[YOUR TASKS]
**a.** In the forum thread about the TS-H652M drive, what error code does Device Manager show for the drive?
**b.** Quote the forum thread starting at the words "Thanks bhahar84, deleting" and ending after "deleting the filters?".
╭─ TEXT
# Tsst Driver Cd/dvdw Ts-h652m Ata Device



## skip.ohs (Jan 6, 2008)

After installing iPod software on my PC with Vista Home Premium I can't use my CD/DVDW TS-H652M ATA device. The computer doesn't recognize it. When I go to device manager it says it is a code 10, can't start the driver. When I check for solutions it says I have the latest driver.


----------



## bhahar84 (Jan 7, 2008)

Hi skip.ohs!!!

Ok...you said that you install iPod? Can you check it back for me, is it iPod or iTunes? Meanwhile, you may try to follow the documentation here, and see whether your drive works again, _*especially the deleting filter part*_,

CD or DVD Drive May be Unusable After installing Apple iTunes








Hope this helps :wave:


----------



## skip.ohs (Jan 6, 2008)

bhahar84. Thanks for your advice. I installed iTunes. skip.ohs


----------



## bhahar84 (Jan 7, 2008)

Hihi...you're welcome:grin:

Try doing the troubleshooting on the previous link I posted, include update the iTunes to the newer version. If it still doesn't work, you may need to delete the upper filter and lower filter in the registry. Just make sure you do the backup of your registry by importing it before delete the upper/lower filter, ok :grin:






Hope it helps :wave:


----------



## skip.ohs (Jan 6, 2008)

Thanks bhahar84, deleting the upper and lower filters brought back my CD/DVD. I'm listening to music now, but it seems that the music slows down on occasion, is that caused by deleting the filters?


----------



## bhahar84 (Jan 7, 2008)

Hi skip.ohs!!
╰─
╭─ EXTRACTED RECORDS
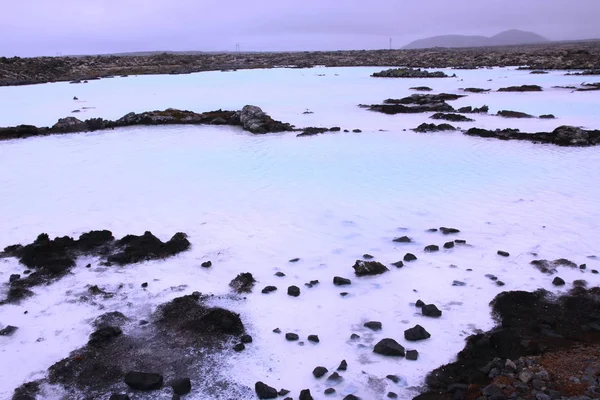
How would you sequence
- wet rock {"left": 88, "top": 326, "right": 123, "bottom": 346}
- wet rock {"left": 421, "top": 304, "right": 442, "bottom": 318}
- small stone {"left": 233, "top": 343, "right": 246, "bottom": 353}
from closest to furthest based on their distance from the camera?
╰─
[THE RESPONSES]
**a.** Code 10: the driver can't start.

**b.**
Thanks bhahar84, deleting the upper and lower filters brought back my CD/DVD. I'm listening to music now, but it seems that the music slows down on occasion, is that caused by deleting the filters?